The Affordable Care Act, more commonly known by its acronym Obamacare, makes it illegal for insurance companies to discriminate against people with preexisting conditions and prevents them from setting annual or lifetime coverage caps.
It allows young adults to remain on their parents’ plan until age 26 and provides consumers with more freedom in choosing their doctor and choosing an insurance plan that covers essential benefits.
Why?
Though imperfect, the Affordable Care Act (ACA) has significantly decreased the number of Americans without health coverage and cut back on overutilization and uncompensated care costs. Furthermore, discrimination against people with preexisting conditions in private insurance markets has also been eliminated through its provisions.
The Affordable Care Act should serve as a basis for further reforms that increase efficiency and equity in health care delivery. Single payer would help eliminate conflicts of interest by replacing private insurers with one entity that pays providers directly – thus cutting agency costs that contribute to wasteful health care expenditure, making shopping for services that meet your needs much simpler, as well as network rules and benefits mazes that often obscure them.
But waiting for incremental gains under the Affordable Care Act to gain health coverage would leave millions behind, which is unacceptable. Now is the time to move toward universal coverage – and one way is a public option built within existing ACA marketplaces.
How?
Studies suggest a single-payer healthcare system would offer universal coverage without out-of-pocket expenses like copayments or deductibles, saving money through better management and streamlining processes, according to studies.

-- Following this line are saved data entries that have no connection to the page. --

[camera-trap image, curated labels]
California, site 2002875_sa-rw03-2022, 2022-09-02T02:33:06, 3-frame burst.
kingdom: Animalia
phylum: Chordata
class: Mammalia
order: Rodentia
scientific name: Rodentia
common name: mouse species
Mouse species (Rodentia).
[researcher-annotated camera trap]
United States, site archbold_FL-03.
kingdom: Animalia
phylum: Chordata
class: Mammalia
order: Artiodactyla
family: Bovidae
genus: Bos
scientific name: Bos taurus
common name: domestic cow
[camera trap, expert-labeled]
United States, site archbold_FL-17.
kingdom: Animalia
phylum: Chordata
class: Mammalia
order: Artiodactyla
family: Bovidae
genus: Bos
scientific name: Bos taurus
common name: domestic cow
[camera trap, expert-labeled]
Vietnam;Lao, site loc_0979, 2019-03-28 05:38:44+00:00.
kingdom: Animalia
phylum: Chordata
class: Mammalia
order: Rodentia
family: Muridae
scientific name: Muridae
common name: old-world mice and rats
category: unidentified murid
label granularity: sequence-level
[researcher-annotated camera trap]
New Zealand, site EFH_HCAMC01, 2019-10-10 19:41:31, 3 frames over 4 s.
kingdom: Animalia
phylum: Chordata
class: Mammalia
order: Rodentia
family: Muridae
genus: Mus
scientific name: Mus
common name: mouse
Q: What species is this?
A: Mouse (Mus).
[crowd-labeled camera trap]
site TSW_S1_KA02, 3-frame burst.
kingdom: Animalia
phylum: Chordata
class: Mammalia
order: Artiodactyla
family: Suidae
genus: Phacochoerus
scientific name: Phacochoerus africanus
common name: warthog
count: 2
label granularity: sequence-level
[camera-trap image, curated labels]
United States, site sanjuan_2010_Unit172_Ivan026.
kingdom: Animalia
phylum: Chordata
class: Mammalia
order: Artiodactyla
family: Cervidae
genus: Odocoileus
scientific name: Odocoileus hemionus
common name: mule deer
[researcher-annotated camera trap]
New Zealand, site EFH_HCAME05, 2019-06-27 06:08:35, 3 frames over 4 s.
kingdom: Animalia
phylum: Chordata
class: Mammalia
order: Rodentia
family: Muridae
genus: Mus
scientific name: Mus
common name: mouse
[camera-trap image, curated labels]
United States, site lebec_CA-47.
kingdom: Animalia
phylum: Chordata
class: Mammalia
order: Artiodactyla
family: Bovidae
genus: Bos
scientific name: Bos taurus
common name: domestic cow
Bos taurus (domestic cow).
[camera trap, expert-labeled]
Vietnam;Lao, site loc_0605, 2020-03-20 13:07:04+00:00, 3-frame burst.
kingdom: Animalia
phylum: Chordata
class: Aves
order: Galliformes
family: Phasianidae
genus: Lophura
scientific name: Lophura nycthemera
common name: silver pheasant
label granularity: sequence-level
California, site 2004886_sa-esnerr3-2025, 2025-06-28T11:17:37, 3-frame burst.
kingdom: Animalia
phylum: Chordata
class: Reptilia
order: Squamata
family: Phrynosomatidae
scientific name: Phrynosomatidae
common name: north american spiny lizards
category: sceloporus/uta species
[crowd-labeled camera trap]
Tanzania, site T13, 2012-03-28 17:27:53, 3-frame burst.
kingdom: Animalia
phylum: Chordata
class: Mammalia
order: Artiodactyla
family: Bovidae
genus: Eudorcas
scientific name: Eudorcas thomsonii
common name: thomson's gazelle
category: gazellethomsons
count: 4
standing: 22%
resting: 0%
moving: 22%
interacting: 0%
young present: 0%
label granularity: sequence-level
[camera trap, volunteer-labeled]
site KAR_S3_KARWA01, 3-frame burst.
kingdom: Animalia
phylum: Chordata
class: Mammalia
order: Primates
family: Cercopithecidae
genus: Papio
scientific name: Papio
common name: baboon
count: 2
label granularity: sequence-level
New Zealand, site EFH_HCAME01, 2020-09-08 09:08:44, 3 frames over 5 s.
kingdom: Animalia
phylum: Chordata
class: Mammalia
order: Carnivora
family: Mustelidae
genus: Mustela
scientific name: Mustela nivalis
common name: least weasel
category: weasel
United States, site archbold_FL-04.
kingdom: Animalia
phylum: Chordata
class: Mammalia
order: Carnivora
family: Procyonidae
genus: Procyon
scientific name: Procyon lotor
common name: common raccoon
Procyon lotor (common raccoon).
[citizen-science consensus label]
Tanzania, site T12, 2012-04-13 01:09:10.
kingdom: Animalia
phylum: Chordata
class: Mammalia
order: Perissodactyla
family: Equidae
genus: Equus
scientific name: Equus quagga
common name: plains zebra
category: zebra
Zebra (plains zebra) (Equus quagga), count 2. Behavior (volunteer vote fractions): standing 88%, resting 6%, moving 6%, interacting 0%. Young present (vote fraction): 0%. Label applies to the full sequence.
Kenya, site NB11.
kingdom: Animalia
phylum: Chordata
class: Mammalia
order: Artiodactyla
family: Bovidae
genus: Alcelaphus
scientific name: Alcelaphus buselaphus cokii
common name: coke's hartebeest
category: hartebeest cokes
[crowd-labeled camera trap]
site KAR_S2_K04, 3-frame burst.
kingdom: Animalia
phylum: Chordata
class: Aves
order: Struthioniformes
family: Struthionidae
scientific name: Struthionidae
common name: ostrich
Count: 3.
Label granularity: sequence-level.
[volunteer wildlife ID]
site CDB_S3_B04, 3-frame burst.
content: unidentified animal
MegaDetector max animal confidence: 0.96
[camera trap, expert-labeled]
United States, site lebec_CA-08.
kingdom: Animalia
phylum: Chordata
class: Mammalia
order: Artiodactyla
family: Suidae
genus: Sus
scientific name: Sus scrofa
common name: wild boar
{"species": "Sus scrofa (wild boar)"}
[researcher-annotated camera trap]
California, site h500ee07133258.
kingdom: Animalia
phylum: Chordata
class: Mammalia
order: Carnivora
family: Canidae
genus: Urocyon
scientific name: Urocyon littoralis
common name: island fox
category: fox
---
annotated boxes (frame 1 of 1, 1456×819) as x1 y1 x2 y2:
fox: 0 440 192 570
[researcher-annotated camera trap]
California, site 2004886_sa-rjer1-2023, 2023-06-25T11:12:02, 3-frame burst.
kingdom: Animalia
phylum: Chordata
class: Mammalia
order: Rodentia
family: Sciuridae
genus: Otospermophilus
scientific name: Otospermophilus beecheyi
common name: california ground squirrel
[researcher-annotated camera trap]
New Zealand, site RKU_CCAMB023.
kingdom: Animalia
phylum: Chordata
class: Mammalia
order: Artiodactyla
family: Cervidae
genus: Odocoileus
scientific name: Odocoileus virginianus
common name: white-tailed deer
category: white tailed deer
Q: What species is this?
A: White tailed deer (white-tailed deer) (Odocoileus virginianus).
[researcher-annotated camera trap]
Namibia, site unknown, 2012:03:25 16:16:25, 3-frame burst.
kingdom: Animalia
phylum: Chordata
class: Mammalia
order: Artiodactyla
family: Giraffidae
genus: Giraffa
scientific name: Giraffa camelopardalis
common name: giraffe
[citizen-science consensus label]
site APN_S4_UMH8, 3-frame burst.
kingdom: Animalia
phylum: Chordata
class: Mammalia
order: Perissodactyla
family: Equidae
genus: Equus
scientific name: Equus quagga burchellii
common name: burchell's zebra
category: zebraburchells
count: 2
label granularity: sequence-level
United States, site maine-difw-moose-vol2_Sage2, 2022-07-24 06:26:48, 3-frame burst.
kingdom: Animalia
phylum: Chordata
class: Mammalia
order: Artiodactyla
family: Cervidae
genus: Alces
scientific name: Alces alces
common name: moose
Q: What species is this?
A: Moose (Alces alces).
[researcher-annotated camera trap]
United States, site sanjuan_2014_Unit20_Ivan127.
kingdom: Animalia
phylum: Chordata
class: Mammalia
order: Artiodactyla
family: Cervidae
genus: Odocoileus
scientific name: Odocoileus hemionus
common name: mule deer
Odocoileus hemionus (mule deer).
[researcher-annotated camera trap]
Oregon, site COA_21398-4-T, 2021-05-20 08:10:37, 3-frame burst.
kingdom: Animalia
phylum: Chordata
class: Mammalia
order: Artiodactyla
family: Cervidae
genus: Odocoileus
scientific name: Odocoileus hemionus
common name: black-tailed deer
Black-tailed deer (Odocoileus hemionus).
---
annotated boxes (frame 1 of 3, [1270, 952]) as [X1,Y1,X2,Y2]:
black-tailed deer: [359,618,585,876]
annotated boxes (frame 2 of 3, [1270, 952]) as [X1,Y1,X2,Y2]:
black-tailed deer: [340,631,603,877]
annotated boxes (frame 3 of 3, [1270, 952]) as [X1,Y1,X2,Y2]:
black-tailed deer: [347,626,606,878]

While “single payer” generally implies socialized medicine, countries can achieve universal healthcare coverage even without fully adopting one: for instance, an ObamaCare country may include private options into its design so people with existing private plans could maintain them while simultaneously benefitting from government health insurance plans like Medicare for All (Medicare for all).
The Affordable Care Act has made great strides toward universal health coverage, yet 30 million Americans remain without coverage. Now is the time to move beyond incremental gains and implement a single-payer system to eliminate needless suffering caused by high health costs, disparate care delivery models and uncompensated hospital costs.
Biden’s plan to establish a government-run public option within Obamacare insurance markets and make other improvements has stalled in Congress as attention focuses on dealing with coronavirus pandemic. But his efforts in pushing reform forward should not be overlooked.
What’s the solution?
A single-payer system would reduce the amount spent on uncompensated care for the poor by guaranteeing coverage to all Americans, creating savings that could be used to address other forms of disparate health outcomes that fall outside the scope of insurance policies.
A national public option would provide competition in individual and small-group markets, leading to lower premiums overall. ACP has long advocated for such an initiative as part of a universal health system.
But incremental approaches will not get us there. Our nation can no longer afford to continue spending more on healthcare than other wealthy nations while trailing behind on equity, access, efficiency and care delivery; nor can it bear that people who opt out face higher costs than those who purchase insurance policies. Thus, now is the time for bold action to be taken.
Who’s going to pay for it?
The Affordable Care Act has dramatically expanded access to coverage by increasing the number of people insured, and has increased efficiency and quality by mandating that insurance companies provide value for premium dollars – such as by spending at least 80 percent on medical care rather than advertising or executive bonuses.
Additionally, the Affordable Care Act has increased transparency and accountability by mandating that insurance companies disclose costs, profit margins and service levels to their customers. Furthermore, it has promoted long-term changes to healthcare organization by creating Accountable Care Organizations and medical home initiatives which bring physicians and hospitals together in an effort to promote savings while still offering high quality care.
Although the Affordable Care Act (ACA) has achieved many successes, it has failed to address some of the larger problems facing healthcare. With the Covid pandemic surfacing new priorities such as racial equity in health and rebuilding a fractured public health system. Unfortunately, political gridlock impedes these new initiatives from becoming reality quickly enough.